§ **What to produce**: Can you express the data below as a Markdown table with the columns "No." and "Line," numbering each line and dropping blank lines and pictures?

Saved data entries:
╔══

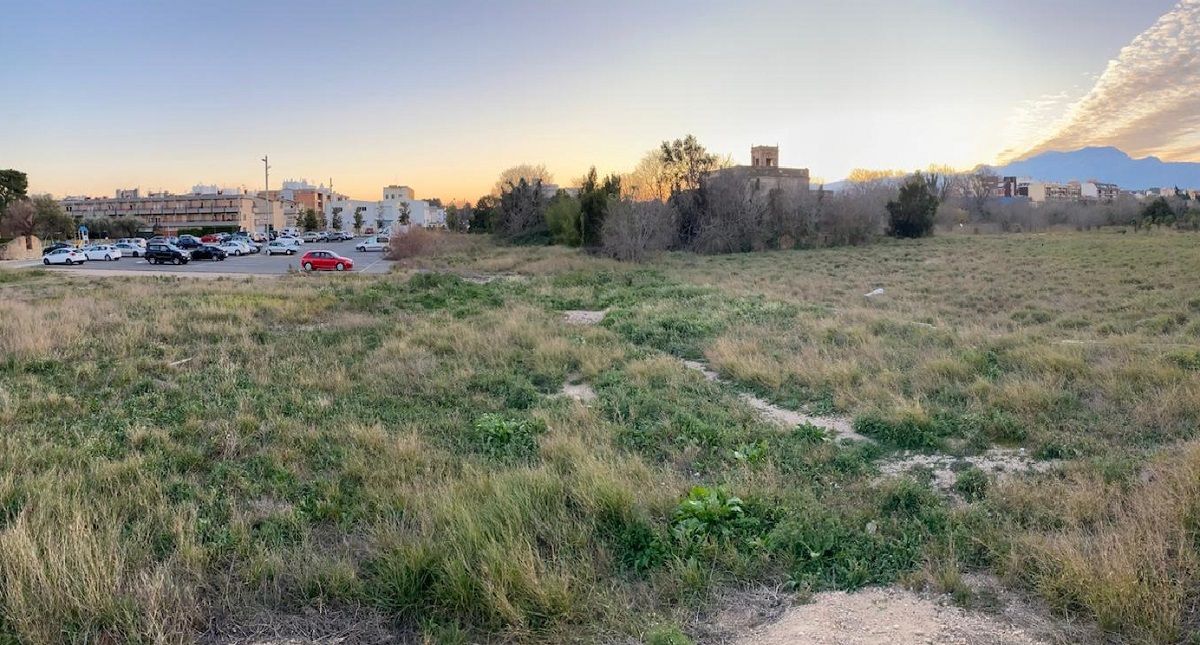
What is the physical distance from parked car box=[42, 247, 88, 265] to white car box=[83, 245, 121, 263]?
222cm

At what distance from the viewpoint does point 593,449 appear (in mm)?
7012

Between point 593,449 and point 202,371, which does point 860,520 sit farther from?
point 202,371

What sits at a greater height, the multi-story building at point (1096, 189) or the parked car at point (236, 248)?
the multi-story building at point (1096, 189)

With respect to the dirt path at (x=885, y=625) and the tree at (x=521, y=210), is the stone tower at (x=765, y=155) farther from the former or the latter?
the dirt path at (x=885, y=625)

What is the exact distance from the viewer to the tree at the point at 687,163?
55.0m

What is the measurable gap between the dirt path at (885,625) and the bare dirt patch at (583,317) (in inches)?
526

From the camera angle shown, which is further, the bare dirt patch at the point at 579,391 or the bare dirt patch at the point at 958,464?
the bare dirt patch at the point at 579,391

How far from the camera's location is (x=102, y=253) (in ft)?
162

╚══

§ **Task answer**:
| No. | Line |
|---|---|
| 1 | What is the physical distance from parked car box=[42, 247, 88, 265] to white car box=[83, 245, 121, 263]? |
| 2 | 222cm |
| 3 | At what distance from the viewpoint does point 593,449 appear (in mm)? |
| 4 | 7012 |
| 5 | Between point 593,449 and point 202,371, which does point 860,520 sit farther from? |
| 6 | point 202,371 |
| 7 | What sits at a greater height, the multi-story building at point (1096, 189) or the parked car at point (236, 248)? |
| 8 | the multi-story building at point (1096, 189) |
| 9 | With respect to the dirt path at (x=885, y=625) and the tree at (x=521, y=210), is the stone tower at (x=765, y=155) farther from the former or the latter? |
| 10 | the dirt path at (x=885, y=625) |
| 11 | What is the exact distance from the viewer to the tree at the point at 687,163? |
| 12 | 55.0m |
| 13 | What is the measurable gap between the dirt path at (885,625) and the bare dirt patch at (583,317) (in inches)? |
| 14 | 526 |
| 15 | From the camera angle shown, which is further, the bare dirt patch at the point at 579,391 or the bare dirt patch at the point at 958,464? |
| 16 | the bare dirt patch at the point at 579,391 |
| 17 | How far from the camera's location is (x=102, y=253) (in ft)? |
| 18 | 162 |